## Ejercicio propuesto 1
Responda, según el fragmento facilitado:
(a) ¿Qué exclaman los padres creyentes al coger por primera vez a su hijo recién nacido?
(b) ¿Qué pueblo se identifica como el primero que reconoció un único Dios personal?
(c) ¿Qué contemplaba Moisés en la página bíblica citada?

Creer
no es simplemente sentimiento, sino que es poner la confianza de una forma
plena en Dios que nos ama. El creyente cree en Dios, de tal manera que su vida
queda apoyada plenamente en Él.
Los creyentes sabemos, hemos
experimentado, que Dios es nuestro creador, es decir, que Dios se encuentra en
el origen de nuestro ser y de todo aquello que existe. Cuando los padres
creyentes cogen por primera vez a su nuevo hijo acabado de nacer, exclaman
agradecidos: “¡Gracias, Dios mío, por el
hijo que nos has dado!”. Por encima de su amor saben que aquel hijo es un
don de Dios.
De forma semejante, cuando la
primera página de la Biblia
dice: “Al principio creó Dios el cielo y
la tierra” (Gn 1,1), no está hablando de la formación de los continentes o
de las nebulosas planetarias, sino de aquello que es el sentido mas profundo de
toda la naturaleza, su principio: en el fondo de toda la realidad se encuentra
la llamada de Dios.
Las cosas existen porque la
palabra de Dios las sostiene, las ilumina y las da vida. Dios dijo: “Que exista la luz. Y la luz existió” (Gn
1,3). Dios dijo también que nosotros existiéramos y ahora existimos. No somos
un accidente ni una casualidad, como nos quiere hacer creer esta sociedad
actual, somos por encima de todo el fruto del amor de Dios.
Dios dijo que hubiese la
evolución y la evolución existió. Pero el amor de Dios es siempre nuevo, en
cada individuo, en cada persona, en cada pájaro, en cada cabello de nuestra
cabeza, en cada estrella del firmamento. Por esto el salmista dice:
“Señor,
Dueño nuestro,
¡qué
admirable es tu nombre
en
toda la tierra!.
Cuando
contemplo el cielo, obra de tus dedos:
la
luna y las estrellas que has creado,
¿qué
es el hombre,
para
que te acuerdes de él;
el
ser humano, para darle poder?”.
(Sal 8, 2-5).
La contemplación de la
naturaleza, de la creación, nos lleva hacia Dios, origen y principio de toda la
realidad. Y este Dios es uno. Esta ha sido la gran experiencia del pueblo de
Israel, el primer pueblo que ha reconocido un único Dios personal. Esta es la
oración diaria de todo buen israelita:
“Escucha,
Israel: El Señor nuestro Dios
es
solamente uno.
Amarás
al Señor tu Dios con todo el corazón,
con
toda tu alma, con todas tus fuerzas”.
(Dt 6, 4-5).
Y si Dios es el único, es el
Dios de todos, hasta de los que no creen.
A veces la palabra “Dios” puede parecer vacía de tantas
veces que la utilizamos o sin sentido porque está deformada. Por esto hay en la Biblia esa página tan
preciosa que presenta a Moisés contemplando una zarza que se quemaba y no se
consumía. Entonces Moisés le dice a Dios:
“Si me preguntan cómo te llamas, ¿qué les respondo?”.
¿Cuál es la realidad que
expresamos con la palabra “Dios”?.

## Datos
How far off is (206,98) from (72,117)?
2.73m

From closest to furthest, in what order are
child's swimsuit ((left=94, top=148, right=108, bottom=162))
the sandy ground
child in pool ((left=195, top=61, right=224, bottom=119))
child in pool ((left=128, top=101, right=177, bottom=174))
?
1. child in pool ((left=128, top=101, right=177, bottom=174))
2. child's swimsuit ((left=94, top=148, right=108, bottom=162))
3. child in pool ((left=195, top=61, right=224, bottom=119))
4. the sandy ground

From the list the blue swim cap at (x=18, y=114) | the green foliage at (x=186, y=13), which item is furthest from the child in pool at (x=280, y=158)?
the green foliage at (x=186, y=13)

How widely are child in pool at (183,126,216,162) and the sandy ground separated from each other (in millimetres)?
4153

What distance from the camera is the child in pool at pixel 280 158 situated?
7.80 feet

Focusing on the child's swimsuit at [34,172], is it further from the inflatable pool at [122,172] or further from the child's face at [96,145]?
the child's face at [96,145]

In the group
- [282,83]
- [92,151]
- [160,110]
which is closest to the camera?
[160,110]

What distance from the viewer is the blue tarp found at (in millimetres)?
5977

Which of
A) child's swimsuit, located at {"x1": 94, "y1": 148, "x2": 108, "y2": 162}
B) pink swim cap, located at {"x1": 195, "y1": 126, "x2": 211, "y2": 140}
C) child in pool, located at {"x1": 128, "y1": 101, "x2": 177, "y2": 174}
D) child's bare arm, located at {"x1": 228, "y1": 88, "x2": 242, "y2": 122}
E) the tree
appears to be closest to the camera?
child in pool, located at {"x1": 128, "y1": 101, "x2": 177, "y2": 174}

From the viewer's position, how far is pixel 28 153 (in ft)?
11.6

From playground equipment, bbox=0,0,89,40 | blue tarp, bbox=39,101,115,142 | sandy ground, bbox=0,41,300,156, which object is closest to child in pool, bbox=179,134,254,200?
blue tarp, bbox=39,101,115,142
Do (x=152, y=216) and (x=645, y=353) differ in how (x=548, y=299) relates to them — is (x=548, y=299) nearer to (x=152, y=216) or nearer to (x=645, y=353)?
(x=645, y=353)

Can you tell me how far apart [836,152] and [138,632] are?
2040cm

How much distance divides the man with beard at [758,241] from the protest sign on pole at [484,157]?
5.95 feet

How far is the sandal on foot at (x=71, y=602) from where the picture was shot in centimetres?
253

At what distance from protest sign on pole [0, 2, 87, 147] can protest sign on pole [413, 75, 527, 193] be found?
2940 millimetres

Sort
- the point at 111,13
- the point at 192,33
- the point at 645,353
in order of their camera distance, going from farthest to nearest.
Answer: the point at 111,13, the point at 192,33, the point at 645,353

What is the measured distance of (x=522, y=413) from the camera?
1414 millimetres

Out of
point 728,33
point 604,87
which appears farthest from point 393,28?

## Ejercicio propuesto 2
Transcriba sin cambios las líneas del listado que comienzan en la que contiene "How far is the" y llegan hasta el final del listado, incluidas ambas.

## Respuesta final 1
(a) "¡Gracias, Dios mío, por el hijo que nos has dado!"
(b) El pueblo de Israel.
(c) Una zarza que se quemaba y no se consumía.

## Respuesta final 2
How far is the sandal on foot at (x=71, y=602) from where the picture was shot in centimetres?
253

At what distance from protest sign on pole [0, 2, 87, 147] can protest sign on pole [413, 75, 527, 193] be found?
2940 millimetres

Sort
- the point at 111,13
- the point at 192,33
- the point at 645,353
in order of their camera distance, going from farthest to nearest.
Answer: the point at 111,13, the point at 192,33, the point at 645,353

What is the measured distance of (x=522, y=413) from the camera?
1414 millimetres

Out of
point 728,33
point 604,87
which appears farthest from point 393,28?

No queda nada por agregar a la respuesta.